Requirement: Nothing but the pictures should go missing; return all the entries below exactly.

Collected data

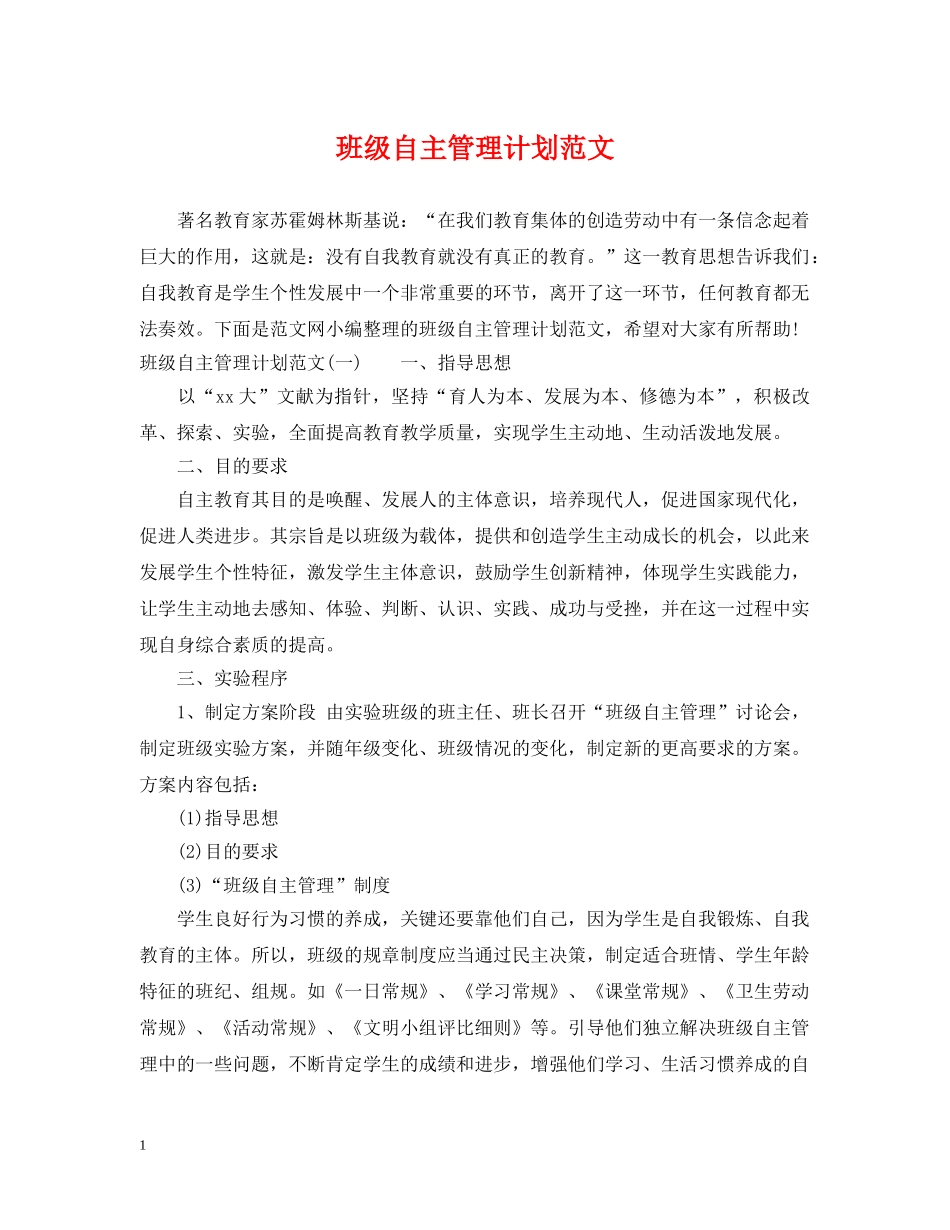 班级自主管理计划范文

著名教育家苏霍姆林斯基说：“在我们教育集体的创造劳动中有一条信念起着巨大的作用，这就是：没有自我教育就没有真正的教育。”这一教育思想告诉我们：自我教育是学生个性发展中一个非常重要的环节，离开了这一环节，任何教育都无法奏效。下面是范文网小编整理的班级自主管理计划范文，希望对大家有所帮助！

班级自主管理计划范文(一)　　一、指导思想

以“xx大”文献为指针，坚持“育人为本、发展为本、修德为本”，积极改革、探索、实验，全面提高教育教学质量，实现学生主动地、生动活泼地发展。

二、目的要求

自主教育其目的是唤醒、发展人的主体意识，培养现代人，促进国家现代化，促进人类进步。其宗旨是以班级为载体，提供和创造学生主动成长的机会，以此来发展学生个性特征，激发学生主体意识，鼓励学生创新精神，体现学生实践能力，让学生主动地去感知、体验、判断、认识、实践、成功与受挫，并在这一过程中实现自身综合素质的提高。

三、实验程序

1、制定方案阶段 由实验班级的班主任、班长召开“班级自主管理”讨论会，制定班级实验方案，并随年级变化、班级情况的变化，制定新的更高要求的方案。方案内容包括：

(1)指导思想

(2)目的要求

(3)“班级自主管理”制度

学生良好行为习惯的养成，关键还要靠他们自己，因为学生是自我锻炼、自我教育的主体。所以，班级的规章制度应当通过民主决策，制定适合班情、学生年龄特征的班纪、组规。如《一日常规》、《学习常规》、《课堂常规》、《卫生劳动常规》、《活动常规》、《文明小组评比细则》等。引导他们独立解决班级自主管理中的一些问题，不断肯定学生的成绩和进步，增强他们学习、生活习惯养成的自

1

Written answer:
 班级自主管理计划范文

著名教育家苏霍姆林斯基说：“在我们教育集体的创造劳动中有一条信念起着巨大的作用，这就是：没有自我教育就没有真正的教育。”这一教育思想告诉我们：自我教育是学生个性发展中一个非常重要的环节，离开了这一环节，任何教育都无法奏效。下面是范文网小编整理的班级自主管理计划范文，希望对大家有所帮助！

班级自主管理计划范文(一)　　一、指导思想

以“xx大”文献为指针，坚持“育人为本、发展为本、修德为本”，积极改革、探索、实验，全面提高教育教学质量，实现学生主动地、生动活泼地发展。

二、目的要求

自主教育其目的是唤醒、发展人的主体意识，培养现代人，促进国家现代化，促进人类进步。其宗旨是以班级为载体，提供和创造学生主动成长的机会，以此来发展学生个性特征，激发学生主体意识，鼓励学生创新精神，体现学生实践能力，让学生主动地去感知、体验、判断、认识、实践、成功与受挫，并在这一过程中实现自身综合素质的提高。

三、实验程序

1、制定方案阶段 由实验班级的班主任、班长召开“班级自主管理”讨论会，制定班级实验方案，并随年级变化、班级情况的变化，制定新的更高要求的方案。方案内容包括：

(1)指导思想

(2)目的要求

(3)“班级自主管理”制度

学生良好行为习惯的养成，关键还要靠他们自己，因为学生是自我锻炼、自我教育的主体。所以，班级的规章制度应当通过民主决策，制定适合班情、学生年龄特征的班纪、组规。如《一日常规》、《学习常规》、《课堂常规》、《卫生劳动常规》、《活动常规》、《文明小组评比细则》等。引导他们独立解决班级自主管理中的一些问题，不断肯定学生的成绩和进步，增强他们学习、生活习惯养成的自

1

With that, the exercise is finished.